Pemain cello terkenal dunia Yo-Yo Ma berpartisipasi dalam “Dialog Musik dan Kepemimpinan Masa Depan antara Yo-Yo Ma dan Siswa CUHK” di CUHK pada tanggal 7 November 2023.
Lahir di Paris dari orang tua Tionghoa yang berlatar belakang musik, Ma pindah ke New York pada usia tujuh tahun untuk menekuni musik. Ayahnya adalah seorang pemain biola, komposer dan pendidik musik, dan ibunya seorang penyanyi.
Pada tahun 2011, Ma dianugerahi Kennedy Center Honor dan menerima Presidential Medal of Freedom dari Presiden AS Barack Obama di tahun yang sama. Karyanya telah muncul di soundtrack film yang mendapat pujian kritis, termasuk Harimau Berjongkok, Naga Tersembunyi Dan Memoar Seorang Geisha.
Ketika ditanya tentang perkembangan AI dalam sesi dialog, sang artis mengatakan bahwa alat tersebut tidak akan pernah bisa menggantikan jiwa musik dan umat manusia.
Bagaimana penyanyi indie Hong Kong Jaime Cheung menempa jalannya sendiri sambil tetap berpijak pada kesenangan musik yang sederhana
Dia berbicara tentang penampilan Beethoven Konser Piano No 5 di E-flat Major, Op 73 Emperor, menyebutnya sebagai karya musik yang “cerah, mulia, agung” yang mewujudkan esensi kemanusiaan.
“Beethoven menulis di tengah kesedihan dan air mata…selama (saat) Napoleon membombardir Wina,” katanya. “Itulah semangat manusia – pada titik terendahnya, mampu memunculkan sesuatu yang sangat optimistis.”
“AI dapat menghasilkan karya musik yang sama, menulis drama Shakespeare yang sama, atau (novel Tiongkok) Mimpi Kamar Merah, Apapun yang kamu mau. Tapi tanpa konteks, apresiasinya tidak bisa sampai ke level itu,” imbuhnya.
Dibesarkan dalam budaya yang beragam – Prancis, Amerika, dan Tiongkok – Ma mengaku merasa bingung saat tumbuh dewasa.
Ma berlatih “Prokofiev’s Symphony Concerto” untuk cello dan orkestra di Symphony Hall di Boston pada tahun 2014. Foto: AP
“Saya tumbuh dengan pesan-pesan sosial yang kontradiktif,” katanya. “Orang tua saya mengatakan Tiongkok (memiliki) budaya terhebat di dunia. Jadi saya (akan) berkata, ‘mengapa kami tidak tinggal di sana?’”
Namun Ma menemukan jawabannya melalui antropologi, jurusan yang diambilnya untuk gelar sarjana di Harvard pada tahun 1970an.
“(Menjadi) antar budaya ada di kepala saya. Itu pengalaman saya, dan saya memutuskan tidak ingin memilih (antar budaya). Saya lebih suka menjalani kehidupan bikultural, trikultural yang rumit karena saya melihat manfaatnya masing-masing,” jelasnya.
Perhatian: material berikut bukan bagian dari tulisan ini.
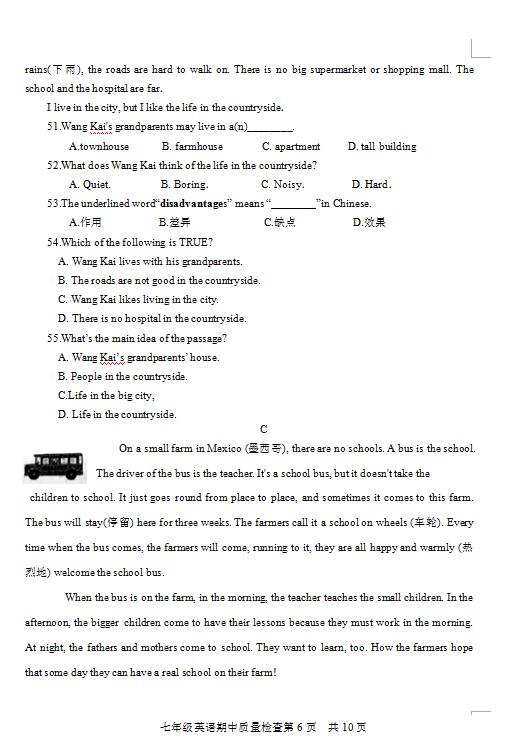 rains(下雨), the roads are hard to walk on. There is no big supermarket or shopping mall. The school and the hospital are far.

I live in the city, but I like the life in the countryside.

51.Wang Kai's grandparents may live in a(n)________.

A.townhouse B. farmhouse C. apartment D. tall building

52.What does Wang Kai think of the life in the countryside?

A. Quiet. B. Boring. C. Noisy. D. Hard.

53.The underlined word"disadvantages" means "________"in Chinese.

A.作用 B.差异 C.缺点 D.效果

54.Which of the following is TRUE?

A. Wang Kai lives with his grandparents.

B. The roads are not good in the countryside.

C. Wang Kai likes living in the city.

D. There is no hospital in the countryside.

55.What's the main idea of the passage?

A. Wang Kai's grandparents' house.

B. People in the countryside.

C.Life in the big city,

D. Life in the countryside.

C

On a small farm in Mexico (墨西哥), there are no schools. A bus is the school. The driver of the bus is the teacher. It's a school bus, but it doesn't take the children to school. It just goes round from place to place, and sometimes it comes to this farm. The bus will stay(停留) here for three weeks. The farmers call it a school on wheels (车轮). Every time when the bus comes, the farmers will come, running to it, they are all happy and warmly (热烈地) welcome the school bus.

When the bus is on the farm, in the morning, the teacher teaches the small children. In the afternoon, the bigger children come to have their lessons because they must work in the morning. At night, the fathers and mothers come to school. They want to learn, too. How the farmers hope that some day they can have a real school on their farm!

七年级英语期中质量检查第 6 页 共 10 页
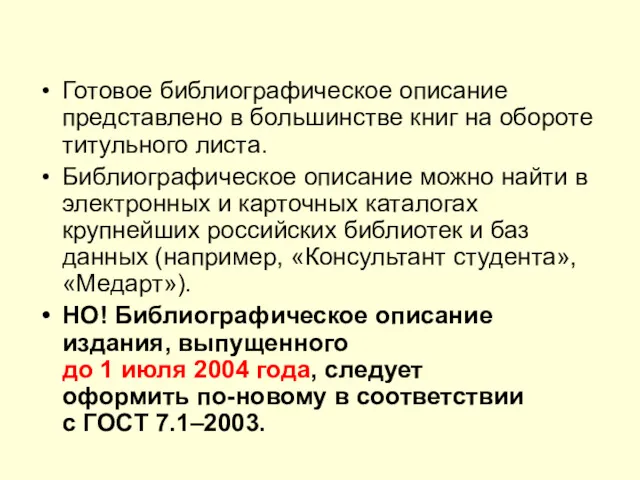 • Готовое библиографическое описание представлено в большинстве книг на обороте титульного листа.

• Библиографическое описание можно найти в электронных и карточных каталогах крупнейших российских библиотек и баз данных (например, «Консультант студента», «Медарт»).

• НО! Библиографическое описание издания, выпущенного до 1 июля 2004 года, следует оформить по-новому в соответствии с ГОСТ 7.1–2003.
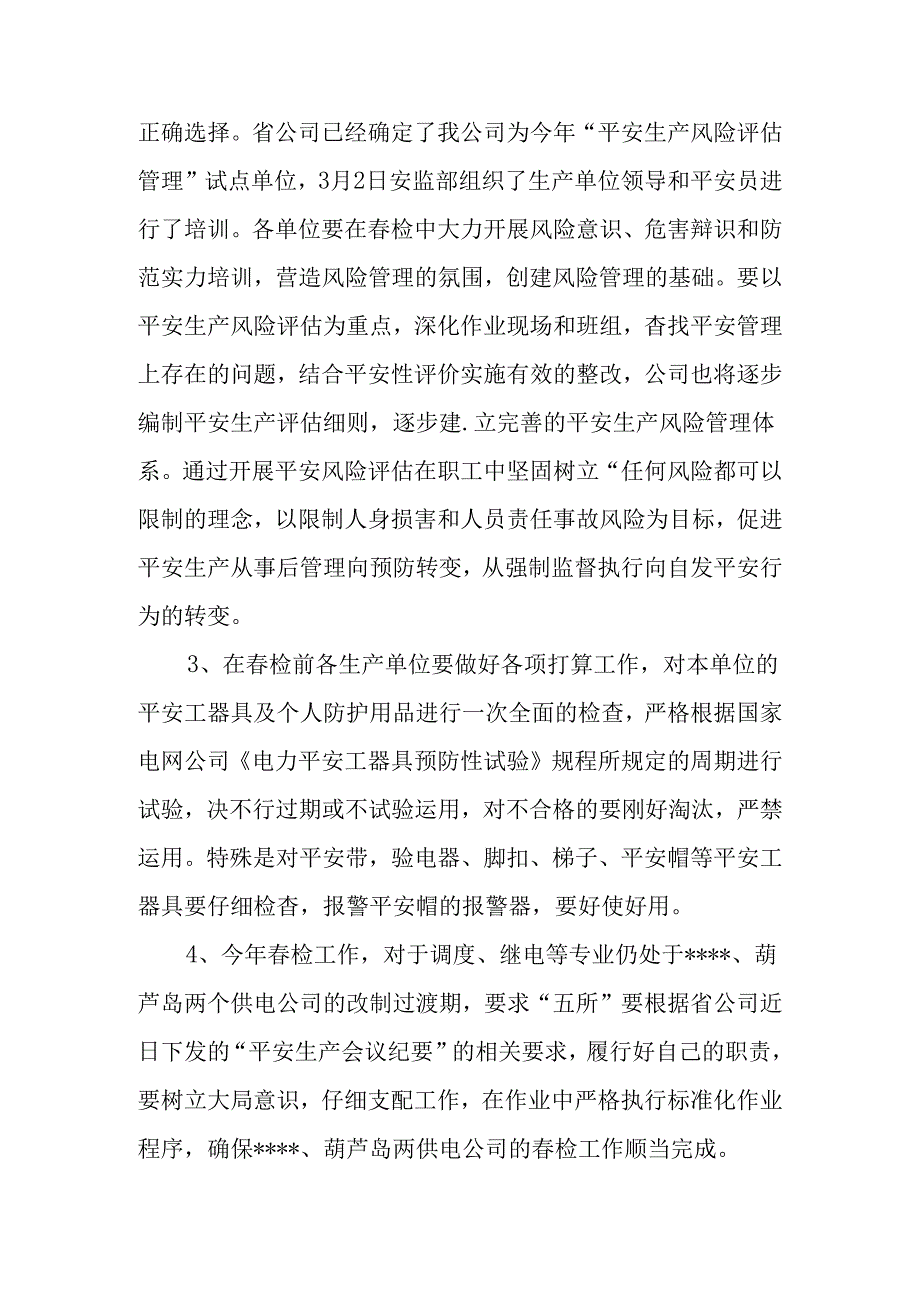 正确选择。省公司已经确定了我公司为今年“平安生产风险评估管理”试点单位，3月2日安监部组织了生产单位领导和平安员进行了培训。各单位要在春检中大力开展风险意识、危害辩识和防范实力培训，营造风险管理的氛围，创建风险管理的基础。要以平安生产风险评估为重点，深化作业现场和班组，杳找平安管理上存在的问题，结合平安性评价实施有效的整改，公司也将逐步编制平安生产评估细则，逐步建.立完善的平安生产风险管理体系。通过开展平安风险评估在职工中坚固树立“任何风险都可以限制的理念，以限制人身损害和人员责任事故风险为目标，促进平安生产从事后管理向预防转变，从强制监督执行向自发平安行为的转变。

3、在春检前各生产单位要做好各项打算工作，对本单位的平安工器具及个人防护用品进行一次全面的检查，严格根据国家电网公司《电力平安工器具预防性试验》规程所规定的周期进行试验，决不行过期或不试验运用，对不合格的要刚好淘汰，严禁运用。特殊是对平安带，验电器、脚扣、梯子、平安帽等平安工器具要仔细检查，报警平安帽的报警器，要好使好用。

4、今年春检工作，对于调度、继电等专业仍处于****、葫芦岛两个供电公司的改制过渡期，要求“五所”要根据省公司近日下发的“平安生产会议纪要”的相关要求，履行好自己的职责，要树立大局意识，仔细支配工作，在作业中严格执行标准化作业程序，确保****、葫芦岛两供电公司的春检工作顺当完成。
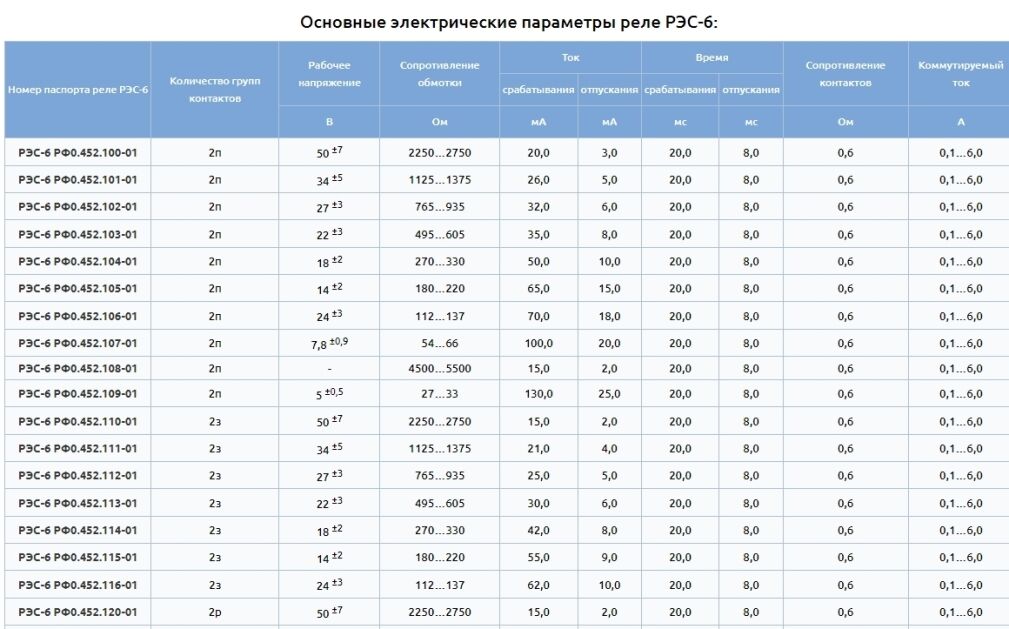 Основные электрические параметры реле РЭС-6:

| Номер паспорта реле РЭС-6 | Количество групп контактов | Рабочее напряжение | Сопротивление обмотки | Ток срабатывания | Ток отпускания | Время срабатывания | Время отпускания | Сопротивление контактов | Коммутируемый ток |
|---|---|---|---|---|---|---|---|---|---|
| | | В | Ом | мА | мА | мс | мс | Ом | А |
| РЭС-6 РФ0.452.100-01 | 2п | $50^{\pm7}$ | 2250…2750 | 20,0 | 3,0 | 20,0 | 8,0 | 0,6 | 0,1…6,0 |
| РЭС-6 РФ0.452.101-01 | 2п | $34^{\pm5}$ | 1125…1375 | 26,0 | 5,0 | 20,0 | 8,0 | 0,6 | 0,1…6,0 |
| РЭС-6 РФ0.452.102-01 | 2п | $27^{\pm3}$ | 765…935 | 32,0 | 6,0 | 20,0 | 8,0 | 0,6 | 0,1…6,0 |
| РЭС-6 РФ0.452.103-01 | 2п | $22^{\pm3}$ | 495…605 | 35,0 | 8,0 | 20,0 | 8,0 | 0,6 | 0,1…6,0 |
| РЭС-6 РФ0.452.104-01 | 2п | $18^{\pm2}$ | 270…330 | 50,0 | 10,0 | 20,0 | 8,0 | 0,6 | 0,1…6,0 |
| РЭС-6 РФ0.452.105-01 | 2п | $14^{\pm2}$ | 180…220 | 65,0 | 15,0 | 20,0 | 8,0 | 0,6 | 0,1…6,0 |
| РЭС-6 РФ0.452.106-01 | 2п | $24^{\pm3}$ | 112…137 | 70,0 | 18,0 | 20,0 | 8,0 | 0,6 | 0,1…6,0 |
| РЭС-6 РФ0.452.107-01 | 2п | $7,8^{\pm0,9}$ | 54…66 | 100,0 | 20,0 | 20,0 | 8,0 | 0,6 | 0,1…6,0 |
| РЭС-6 РФ0.452.108-01 | 2п | - | 4500…5500 | 15,0 | 2,0 | 20,0 | 8,0 | 0,6 | 0,1…6,0 |
| РЭС-6 РФ0.452.109-01 | 2п | $5^{\pm0,5}$ | 27…33 | 130,0 | 25,0 | 20,0 | 8,0 | 0,6 | 0,1…6,0 |
| РЭС-6 РФ0.452.110-01 | 2з | $50^{\pm7}$ | 2250…2750 | 15,0 | 2,0 | 20,0 | 8,0 | 0,6 | 0,1…6,0 |
| РЭС-6 РФ0.452.111-01 | 2з | $34^{\pm5}$ | 1125…1375 | 21,0 | 4,0 | 20,0 | 8,0 | 0,6 | 0,1…6,0 |
| РЭС-6 РФ0.452.112-01 | 2з | $27^{\pm3}$ | 765…935 | 25,0 | 5,0 | 20,0 | 8,0 | 0,6 | 0,1…6,0 |
| РЭС-6 РФ0.452.113-01 | 2з | $22^{\pm3}$ | 495…605 | 30,0 | 6,0 | 20,0 | 8,0 | 0,6 | 0,1…6,0 |
| РЭС-6 РФ0.452.114-01 | 2з | $18^{\pm2}$ | 270…330 | 42,0 | 8,0 | 20,0 | 8,0 | 0,6 | 0,1…6,0 |
| РЭС-6 РФ0.452.115-01 | 2з | $14^{\pm2}$ | 180…220 | 55,0 | 9,0 | 20,0 | 8,0 | 0,6 | 0,1…6,0 |
| РЭС-6 РФ0.452.116-01 | 2з | $24^{\pm3}$ | 112…137 | 62,0 | 10,0 | 20,0 | 8,0 | 0,6 | 0,1…6,0 |
| РЭС-6 РФ0.452.120-01 | 2р | $50^{\pm7}$ | 2250…2750 | 15,0 | 2,0 | 20,0 | 8,0 | 0,6 | 0,1…6,0 |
Artis indie Hong Kong Serrini berbagi mengapa cinta diri adalah kunci dalam musiknya
Dengan pencapaian seumur hidup, Ma menyadari bahwa minatnya bukan hanya pada musik ketika dia berusia 49 tahun.
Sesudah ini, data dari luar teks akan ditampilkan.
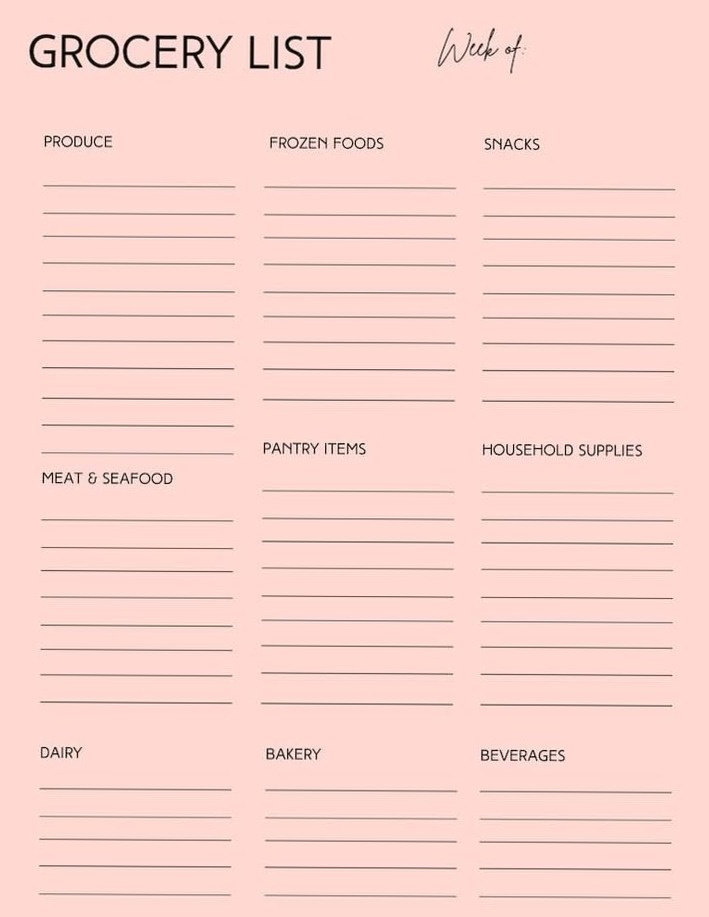 GROCERY LIST

Week of:

PRODUCE

MEAT & SEAFOOD

DAIRY

FROZEN FOODS

PANTRY ITEMS

BAKERY

SNACKS

HOUSEHOLD SUPPLIES

BEVERAGES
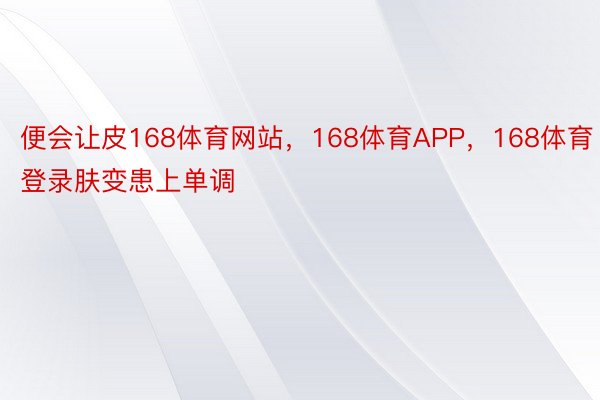 便会让皮168体育网站，168体育APP，168体育登录肤变患上单调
“Saya menyadari bahwa saya mencintai orang lain. Itu passion saya,” katanya. “Hal yang paling ingin saya lakukan sejak saya berusia lima tahun adalah memahami orang lain… karena hidup ini sangat membingungkan.”
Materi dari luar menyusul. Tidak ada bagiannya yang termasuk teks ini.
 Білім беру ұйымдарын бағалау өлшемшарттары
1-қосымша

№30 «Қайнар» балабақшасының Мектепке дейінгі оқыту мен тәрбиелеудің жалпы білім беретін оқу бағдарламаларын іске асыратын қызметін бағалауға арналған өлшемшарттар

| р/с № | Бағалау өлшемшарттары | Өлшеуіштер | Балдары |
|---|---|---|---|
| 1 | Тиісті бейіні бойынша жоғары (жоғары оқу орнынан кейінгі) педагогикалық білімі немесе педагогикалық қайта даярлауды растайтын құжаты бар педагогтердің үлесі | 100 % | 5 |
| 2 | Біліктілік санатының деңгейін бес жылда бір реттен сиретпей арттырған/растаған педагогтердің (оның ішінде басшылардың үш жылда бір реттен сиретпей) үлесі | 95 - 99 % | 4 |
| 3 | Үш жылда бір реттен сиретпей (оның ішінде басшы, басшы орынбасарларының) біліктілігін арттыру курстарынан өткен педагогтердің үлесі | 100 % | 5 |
Kecintaan artis ternama ini terhadap masyarakat terlihat dari kesediaannya untuk melayani penontonnya – ia mengibaratkan peran pemain cello seperti menjadi pelayan di sebuah restoran, mengurus kebutuhan para pengunjung.
Ma berlatih di Xinghai Concert Hall di Guangzhou, Tiongkok pada tahun 2018. Foto: Xiaomei Chen
“Saya memiliki jiwa seorang pelayan… untuk memastikan orang yang makan bersenang-senang. Saat yang tak terlupakan,” katanya, mengungkapkan tujuannya agar karya seninya menjadi “konten hidup” yang terhubung dan meninggalkan dampak abadi pada pemirsanya.
Dia mendorong para pelajar di kota tersebut untuk tetap memiliki rasa ingin tahu dan menghargai empati serta pemikiran analitis.
“Jangan menyerah pada pertanyaan-pertanyaan itu karena apa yang Anda pikirkan pada usia itu – itulah rekening bank Anda yang harus Anda tarik secara intelektual dan emosional selama sisa hidup Anda,” katanya.
“Apa pun yang Anda masukkan, hargai itu. Jika itu pertanyaan, bagus. Anda tidak punya jawabannya? Bagus.”